(To be done): Write out the steam engine post below, everything from "Here's another skeptical" down to "it for themselves.", switching "prototypes" to "test models".

(Quoted text):

Here's another skeptical article from 2011, unfortunately it descends into pathetic conspiracy theorizing:

"These men at Enginion have a fully functional, efficient modern day steam engine. They together with the VW car co. built several working prototypes, but then decided that the world should not have the EZEE03 and the revolutionary steam engine? They have kept it for themselves.
Look at the facts and modern history of the steam power engine and car. Also consider the consequences upon society the only ones who will lose with this modern day steam engine loose upon the world are the rich, government and Electric power companies. The poor and middle class would be the real winners. Either these people at VW and Enginion were told something, or they are incredibly short sighted as to think that the world is not ready buy a modern day steam powered car. Maybe it’s just greed."

(Data segment):
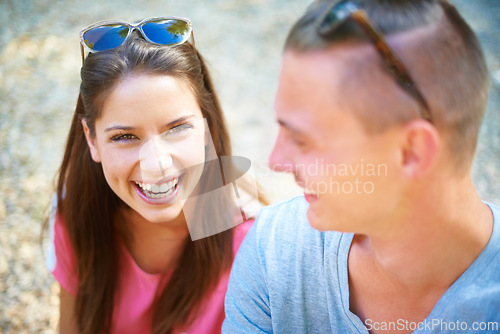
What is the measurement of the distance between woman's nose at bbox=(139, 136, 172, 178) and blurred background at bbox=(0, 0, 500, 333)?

(Expected answer):
Here's another skeptical article from 2011, unfortunately it descends into pathetic conspiracy theorizing:

"These men at Enginion have a fully functional, efficient modern day steam engine. They together with the VW car co. built several working test models, but then decided that the world should not have the EZEE03 and the revolutionary steam engine? They have kept it for themselves.